This is a guest post by Dave Johnson. Dave is a close friend of mine and president of the Johnson Consulting Group where he is a wealth manager. I serve as a wealth manager there and research manager there as well. He is also an elder at Life Connection Church which is a part of the Acts 29 network of churches. You can follow him on twitter here.
Recently my wife and I were falsely accused by a fellow believer from church on an issue that was untrue and unfounded. What was hard to swallow was the fact that this same person had done this to myself at least once in the past, to other Pastors on staff, and to church members. I write this not because of how the church handled it (which was scripturally sound), but because of how I wanted to respond.
I was quick to point out to the other pastors/elders his sin, and I was ready to not only pronounce judgement, but I also thought it would be best if we just asked him to leave the church and go cause trouble elsewhere! Then I had opportunity to sleep on it, and the next morning I found myself reading “Be kind to one another, tenderhearted, forgiving one another, as God in Christ forgave you” (Eph. 4:32) and “bearing with one another and, if one has a complaint against another, forgiving each other; as the Lord has forgiven you, so you also must forgive” (Col. 3:13).
If you are a Christian, you know that we are the most forgiven people in the world.
I found myself in a little dilemma with my own spirit! I wanted to judge quickly, empty the trash, wipe my hands clean, and move on. But I could not do that! As I read God’s Word, I realized that he has given us a very high standard to live up to when we have the opportunity (like I did) to forgive someone else. Thankfully, God also gives us the grace and direction we need to imitate Him by forgiving others as He has forgiven us (me).
If you are a Christian, you know that we are the most forgiven people in the world. It is easy for me to preach to others, “forgive as Jesus forgave you”, but when the offense is against me, it is not so easy to preach such things…especially to a person that has a record of wrongs (I’m the one keeping score).
Well, after a little wrestling with my spirit, I began to listen to His voice and began to pray for God to soften my own heart. I asked God to help me extend to this man (forgiveness) what has been extended to me (forgiveness from the Father over and over and over again). Ken Sande says “to forgive someone means that I release him or her from liability to suffer punishment or penalty.” Lord knows that I wanted this man to suffer. He injured my wife’s heart by the things that he said. He made me mad that he had done this before to myself and to others. Wasn’t it time for him to pay? I realized then that forgiveness is a decision that I can choose to act upon or ignore.
The answer was clear. While the pastors/elders practiced godly church discipline on this man, I still needed to respond by forgiving this man and his wife, and help them to see the truth and help bring them into a right relationship with God: “Do not be overcome by evil, but overcome evil with good” (Rom. 12:21).
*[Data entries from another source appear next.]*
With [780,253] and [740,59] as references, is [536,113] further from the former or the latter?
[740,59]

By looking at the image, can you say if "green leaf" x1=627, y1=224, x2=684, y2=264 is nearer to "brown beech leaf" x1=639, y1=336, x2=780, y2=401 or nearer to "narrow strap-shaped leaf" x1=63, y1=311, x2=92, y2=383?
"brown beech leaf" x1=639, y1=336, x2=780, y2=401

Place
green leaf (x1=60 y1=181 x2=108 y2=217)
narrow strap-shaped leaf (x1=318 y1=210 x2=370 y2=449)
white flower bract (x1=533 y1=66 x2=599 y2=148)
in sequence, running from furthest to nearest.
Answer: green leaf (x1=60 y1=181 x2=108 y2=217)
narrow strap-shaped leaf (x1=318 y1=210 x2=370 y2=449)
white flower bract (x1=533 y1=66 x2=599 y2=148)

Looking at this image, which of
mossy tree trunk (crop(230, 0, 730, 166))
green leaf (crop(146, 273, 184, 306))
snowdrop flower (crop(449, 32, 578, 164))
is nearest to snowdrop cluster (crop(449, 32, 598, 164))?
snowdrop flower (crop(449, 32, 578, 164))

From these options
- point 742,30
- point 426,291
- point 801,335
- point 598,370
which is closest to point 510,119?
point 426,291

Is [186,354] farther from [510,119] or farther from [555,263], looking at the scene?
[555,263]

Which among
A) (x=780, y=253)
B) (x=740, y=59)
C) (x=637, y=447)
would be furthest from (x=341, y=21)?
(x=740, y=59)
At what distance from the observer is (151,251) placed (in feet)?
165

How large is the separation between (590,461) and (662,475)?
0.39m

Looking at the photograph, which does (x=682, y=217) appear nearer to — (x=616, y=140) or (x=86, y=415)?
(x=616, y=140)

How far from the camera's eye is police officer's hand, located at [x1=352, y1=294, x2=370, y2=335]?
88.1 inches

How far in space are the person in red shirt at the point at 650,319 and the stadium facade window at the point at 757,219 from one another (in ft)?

If you are struggling with unforgiveness like I was, I suggest you take another look at the enormous debt for which God has forgiven you. Ask yourself whether you have ever treated God or others in the same way that you have been treated by the person who wronged you. Remind yourself what you deserve because of your sins, and then rejoice in the amazing promise of His Word: “The Lord is merciful and gracious, slow to anger and abounding in steadfast love. He will not always chide, nor will he keep his anger forever. He does not deal with us according to our sins, nor repay us according to our iniquities. For as high as the heavens are above the earth, so great is his steadfast love toward those who fear him; as far as the east is from the west, so far does he remove our transgressions from us” (Ps. 103: 8-11).